→ **GIVEN PROBLEM 1**
Reproduce everything in the records from the line that contains "How far is (x=97, y=156)" down to the end of the records, keeping every line as it stands. Leave the pictures out.

→ **GIVEN TEXT**
# X-Bow Design



## Chief Engineer's Daughter (Sep 17, 2005)

The following is from the NUMAST Telegraph for June 2006. Yet another amazing ships design!!!!

"Norwegian shipyard Ulstein Verft As has secured an order for a special offshore construction vessel featuring its revolutionary X-Bow design. Being built for Island Offshore and due for delivery in spring 2008, the Ulstein SX121 will be classified as an inspection, maintenance and repairs offshore construction vessel.
Chosen for the Norwegian enineering feat of the year award 2005, the X-Bow hull design is said to produce increased comfort and safety, lower fuel consumption and increased speed.
Of 120m LOA, the Island Offshore vessel will be able to carry out a wide range of work, with a moonpool, helicopter deck, ROV hanger, deck space for special equipment, and a tower for well operations that can be installed at a later date."


----------



## Derek Roger (Feb 19, 2005)

I must say I like it !!


----------



## gdynia (Nov 3, 2005)

Several vessels already sailing with this design. Initial reports are saying when steaming into weather its like hitting a barn door.


----------



## Pat McCardle (Jun 12, 2005)

gdynia said:


> Several vessels already sailing with this design. Initial reports are saying when steaming into weather its like hitting a barn door.


Not this design yet Nev. !st one due out later this year or early 07 (Thumb)


----------

→ **GIVEN PROBLEM 2**
In the X-Bow thread, give everything from "# X-Bow Design" down to "offshore construction vessel." again, with "vessel" changed to "ship".

→ **EXCERPTED RECORDS**
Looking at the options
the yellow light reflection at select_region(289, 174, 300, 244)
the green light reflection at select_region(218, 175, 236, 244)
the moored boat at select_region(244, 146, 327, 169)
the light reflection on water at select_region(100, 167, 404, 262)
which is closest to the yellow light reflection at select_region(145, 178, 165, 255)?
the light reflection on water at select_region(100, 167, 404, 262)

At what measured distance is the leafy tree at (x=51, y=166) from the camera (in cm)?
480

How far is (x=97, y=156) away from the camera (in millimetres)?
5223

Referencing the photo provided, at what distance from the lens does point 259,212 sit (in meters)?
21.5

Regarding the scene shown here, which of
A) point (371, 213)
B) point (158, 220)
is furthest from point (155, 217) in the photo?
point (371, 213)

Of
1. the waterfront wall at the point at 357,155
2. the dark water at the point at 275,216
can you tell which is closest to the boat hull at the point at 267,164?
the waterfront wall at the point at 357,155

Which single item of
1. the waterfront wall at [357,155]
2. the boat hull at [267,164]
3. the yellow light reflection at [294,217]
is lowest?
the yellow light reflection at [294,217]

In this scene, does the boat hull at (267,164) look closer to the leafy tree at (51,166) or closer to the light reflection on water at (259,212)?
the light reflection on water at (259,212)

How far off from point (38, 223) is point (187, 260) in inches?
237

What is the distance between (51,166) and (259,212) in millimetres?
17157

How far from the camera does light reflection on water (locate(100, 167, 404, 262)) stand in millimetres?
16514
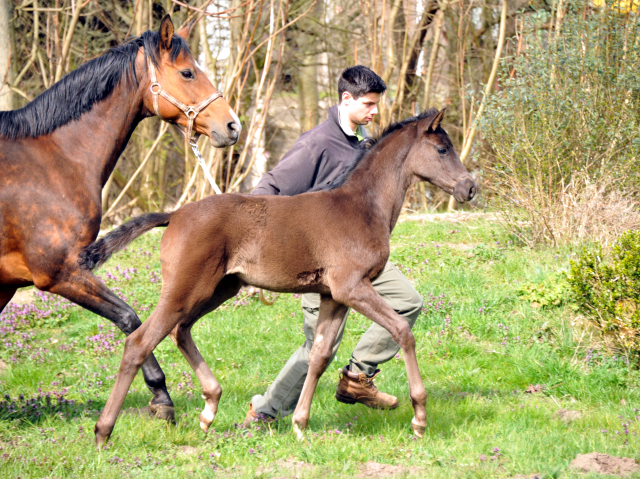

→ **RESPONSE 1**
How far is (x=97, y=156) away from the camera (in millimetres)?
5223

Referencing the photo provided, at what distance from the lens does point 259,212 sit (in meters)?
21.5

Regarding the scene shown here, which of
A) point (371, 213)
B) point (158, 220)
is furthest from point (155, 217) in the photo?
point (371, 213)

Of
1. the waterfront wall at the point at 357,155
2. the dark water at the point at 275,216
can you tell which is closest to the boat hull at the point at 267,164?
the waterfront wall at the point at 357,155

Which single item of
1. the waterfront wall at [357,155]
2. the boat hull at [267,164]
3. the yellow light reflection at [294,217]
is lowest?
the yellow light reflection at [294,217]

In this scene, does the boat hull at (267,164) look closer to the leafy tree at (51,166) or closer to the light reflection on water at (259,212)?
the light reflection on water at (259,212)

How far off from point (38, 223) is point (187, 260) in inches?
237

What is the distance between (51,166) and (259,212) in millimetres?
17157

How far from the camera does light reflection on water (locate(100, 167, 404, 262)) stand in millimetres?
16514

→ **RESPONSE 2**
# X-Bow Design



## Chief Engineer's Daughter (Sep 17, 2005)

The following is from the NUMAST Telegraph for June 2006. Yet another amazing ships design!!!!

"Norwegian shipyard Ulstein Verft As has secured an order for a special offshore construction ship featuring its revolutionary X-Bow design. Being built for Island Offshore and due for delivery in spring 2008, the Ulstein SX121 will be classified as an inspection, maintenance and repairs offshore construction ship.